_Recorded information_
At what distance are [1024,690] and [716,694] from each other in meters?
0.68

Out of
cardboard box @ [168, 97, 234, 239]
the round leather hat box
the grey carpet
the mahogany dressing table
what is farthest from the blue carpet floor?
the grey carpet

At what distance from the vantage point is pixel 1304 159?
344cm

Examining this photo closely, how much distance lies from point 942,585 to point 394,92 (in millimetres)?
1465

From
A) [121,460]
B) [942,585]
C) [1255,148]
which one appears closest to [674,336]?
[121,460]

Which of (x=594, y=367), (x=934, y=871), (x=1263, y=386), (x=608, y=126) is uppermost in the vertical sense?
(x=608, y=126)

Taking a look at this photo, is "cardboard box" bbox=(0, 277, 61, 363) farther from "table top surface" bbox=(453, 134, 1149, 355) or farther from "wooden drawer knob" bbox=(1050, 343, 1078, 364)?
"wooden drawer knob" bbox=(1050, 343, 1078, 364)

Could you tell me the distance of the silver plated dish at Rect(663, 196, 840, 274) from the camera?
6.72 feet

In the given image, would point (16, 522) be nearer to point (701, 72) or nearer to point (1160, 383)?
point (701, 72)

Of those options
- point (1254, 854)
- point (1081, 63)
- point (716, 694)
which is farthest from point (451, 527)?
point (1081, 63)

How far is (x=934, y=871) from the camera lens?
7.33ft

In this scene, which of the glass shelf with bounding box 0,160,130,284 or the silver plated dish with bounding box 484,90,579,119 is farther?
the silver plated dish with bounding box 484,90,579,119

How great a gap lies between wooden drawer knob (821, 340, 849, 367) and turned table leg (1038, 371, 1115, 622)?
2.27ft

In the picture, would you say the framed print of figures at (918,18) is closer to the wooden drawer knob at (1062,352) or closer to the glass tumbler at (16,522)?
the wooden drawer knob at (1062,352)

_Set exercise_
Copy out all of the lines above, word for word and in the same order.

_Result of the task_
At what distance are [1024,690] and [716,694] from each other in meters?
0.68

Out of
cardboard box @ [168, 97, 234, 239]
the round leather hat box
the grey carpet
the mahogany dressing table
what is farthest from the blue carpet floor?
the grey carpet

At what distance from the vantage point is pixel 1304 159?
344cm

Examining this photo closely, how much distance lies from point 942,585 to point 394,92 (in millimetres)?
1465

From
A) [121,460]
B) [942,585]
C) [1255,148]
which one appears closest to [674,336]?
[121,460]

Which of (x=594, y=367), (x=934, y=871), (x=1263, y=386), (x=608, y=126) is uppermost in the vertical sense?
(x=608, y=126)

Taking a look at this photo, is "cardboard box" bbox=(0, 277, 61, 363) farther from "table top surface" bbox=(453, 134, 1149, 355) or farther from "wooden drawer knob" bbox=(1050, 343, 1078, 364)?
"wooden drawer knob" bbox=(1050, 343, 1078, 364)

Could you tell me the distance of the silver plated dish at Rect(663, 196, 840, 274) from the camera?
6.72 feet

In the given image, would point (16, 522) be nearer to point (701, 72) or nearer to point (1160, 383)?
point (701, 72)

Of those options
- point (1254, 854)
- point (1081, 63)
- point (716, 694)
which is farthest from point (451, 527)?
point (1081, 63)

How far is (x=934, y=871) from the camera lens?
7.33ft

In this scene, which of the glass shelf with bounding box 0,160,130,284 or the silver plated dish with bounding box 484,90,579,119 is farther?
the silver plated dish with bounding box 484,90,579,119

How great a gap lies between wooden drawer knob (821, 340, 849, 367) and turned table leg (1038, 371, 1115, 622)?
2.27ft

In the picture, would you say the framed print of figures at (918,18) is closer to the wooden drawer knob at (1062,352) or closer to the glass tumbler at (16,522)?
the wooden drawer knob at (1062,352)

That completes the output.